Way better front page than the one you've probably got a hard copy of. Manuals seriously do evolve. I've been told to do things that I know was not in the manual and found out I just had an old one and the way the old one said to do it was wrong. True stories!
Follow the manual. It's boring, but super important.
Big thing I always forget: It is very extremely common for the gas line solenoids to default to open rather than closed when you shut off the main power.
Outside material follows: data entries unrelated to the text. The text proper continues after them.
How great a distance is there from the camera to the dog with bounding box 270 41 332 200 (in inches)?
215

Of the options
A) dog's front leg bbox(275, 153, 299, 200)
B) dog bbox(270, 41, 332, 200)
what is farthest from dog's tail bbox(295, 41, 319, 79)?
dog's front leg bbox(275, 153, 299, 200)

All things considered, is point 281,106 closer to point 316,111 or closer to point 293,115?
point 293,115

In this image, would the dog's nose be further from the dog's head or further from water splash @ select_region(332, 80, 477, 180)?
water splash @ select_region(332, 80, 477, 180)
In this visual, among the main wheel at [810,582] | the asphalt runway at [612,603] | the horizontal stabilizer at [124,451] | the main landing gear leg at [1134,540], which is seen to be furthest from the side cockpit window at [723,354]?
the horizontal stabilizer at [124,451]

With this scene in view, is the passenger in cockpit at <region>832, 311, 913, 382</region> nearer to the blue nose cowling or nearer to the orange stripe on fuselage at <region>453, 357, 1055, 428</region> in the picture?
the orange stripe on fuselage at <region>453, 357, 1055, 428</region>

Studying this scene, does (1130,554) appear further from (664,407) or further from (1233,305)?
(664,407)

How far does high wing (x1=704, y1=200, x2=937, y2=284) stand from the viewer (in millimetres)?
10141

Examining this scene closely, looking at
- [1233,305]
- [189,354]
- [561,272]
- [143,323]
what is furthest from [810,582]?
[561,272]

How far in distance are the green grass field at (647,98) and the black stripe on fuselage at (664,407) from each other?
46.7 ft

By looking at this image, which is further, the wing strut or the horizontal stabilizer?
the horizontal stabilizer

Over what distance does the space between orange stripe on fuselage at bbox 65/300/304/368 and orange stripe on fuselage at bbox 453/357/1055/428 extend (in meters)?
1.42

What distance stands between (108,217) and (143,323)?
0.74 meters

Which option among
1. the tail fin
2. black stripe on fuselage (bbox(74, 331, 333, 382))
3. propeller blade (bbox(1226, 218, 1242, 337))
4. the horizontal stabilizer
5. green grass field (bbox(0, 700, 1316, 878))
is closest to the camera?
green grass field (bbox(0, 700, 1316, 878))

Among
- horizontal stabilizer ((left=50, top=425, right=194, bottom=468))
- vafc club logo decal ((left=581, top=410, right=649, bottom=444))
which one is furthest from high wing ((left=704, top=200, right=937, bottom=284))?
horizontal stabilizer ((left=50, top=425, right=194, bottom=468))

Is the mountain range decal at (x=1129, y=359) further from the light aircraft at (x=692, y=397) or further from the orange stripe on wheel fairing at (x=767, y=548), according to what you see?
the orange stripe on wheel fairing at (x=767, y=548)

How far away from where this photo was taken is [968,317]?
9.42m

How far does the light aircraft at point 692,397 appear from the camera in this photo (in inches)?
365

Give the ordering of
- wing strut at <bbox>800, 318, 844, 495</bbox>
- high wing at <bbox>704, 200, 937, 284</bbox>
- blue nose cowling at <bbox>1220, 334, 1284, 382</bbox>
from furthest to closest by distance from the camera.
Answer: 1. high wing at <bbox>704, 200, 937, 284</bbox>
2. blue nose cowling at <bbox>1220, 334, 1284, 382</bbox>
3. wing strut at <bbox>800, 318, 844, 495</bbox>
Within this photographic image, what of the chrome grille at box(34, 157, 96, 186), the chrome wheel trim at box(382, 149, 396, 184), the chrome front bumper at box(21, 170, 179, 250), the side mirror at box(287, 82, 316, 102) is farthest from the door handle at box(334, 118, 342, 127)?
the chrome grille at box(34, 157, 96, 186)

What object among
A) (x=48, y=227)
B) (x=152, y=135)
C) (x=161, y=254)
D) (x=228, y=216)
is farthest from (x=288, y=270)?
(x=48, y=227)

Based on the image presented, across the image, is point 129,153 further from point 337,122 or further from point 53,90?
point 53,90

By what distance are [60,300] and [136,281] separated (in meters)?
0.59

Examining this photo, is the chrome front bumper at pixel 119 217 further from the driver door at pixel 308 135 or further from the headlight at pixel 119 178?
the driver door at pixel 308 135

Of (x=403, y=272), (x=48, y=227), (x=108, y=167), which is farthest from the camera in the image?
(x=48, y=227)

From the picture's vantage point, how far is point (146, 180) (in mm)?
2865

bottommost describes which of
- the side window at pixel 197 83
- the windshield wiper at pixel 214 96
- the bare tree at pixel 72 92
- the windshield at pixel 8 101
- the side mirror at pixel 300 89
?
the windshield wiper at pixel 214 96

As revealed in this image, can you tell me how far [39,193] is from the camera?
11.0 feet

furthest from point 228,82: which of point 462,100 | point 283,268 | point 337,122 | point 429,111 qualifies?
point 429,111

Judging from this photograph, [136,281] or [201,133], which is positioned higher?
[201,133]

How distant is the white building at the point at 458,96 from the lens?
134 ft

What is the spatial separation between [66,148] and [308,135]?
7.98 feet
If you're on gas cylinders or liquid dewars, you won't be the next day....
If you're on house N2 and it's limitless, you can keep venting it forever, I guess.
There are big words on every single page of this PDF that warn me not to share it without the explicit permission of the authors, so here it is!
That really cool slide deck that neither of us know where you got it from is great despite being a few years older. Not everything that is old is bad. Just...almost...everything. If you go to the end there is lots about doing a PM and the oil part is super critical if you're being powered down.
According to this surprisingly interesting Leybold (they make some of the vacuum pumps you're familiar with) course material on "Fundamentals of Vacuum Technology"...
When you're constantly pulling a vacuum and the pumps are hot you are venting the moisture that might come into your instrument. It's not much and that's why the oil last for 6 months to a year depending on pump and oil. When it is sitting, you can pick up some moisture.
This may be completely wrong, but this is what we'd do after a prolonged shutdown for Congress and whoever to agree to whatever.
1) Visually examine the oil for signs of any partitioning or oil/water layers. If you see anything, dump that oil the fuck out and replace with the vendor recommended oil.
2) Pump down the instrument and bake out.
3) In the very near future -- in Baltimore summers, 1 week max, rest of the time, maybe 2 weeks, shut it all down again and change out the pump oil. Water in the pump reduces the roughing pump capabilities. And you know where that extra pumping power has to come from -- the turbos.
Change the oil in my roughing pumps more often than strictly necessary, or stress my turbo more?
Disclaimer Repeat: Always talk to your vendor and local FSE. Do not take the advice of some weirdo on the internet about anything, in particular, your instrument that was hundreds of thousands or millions of dollars. Duh.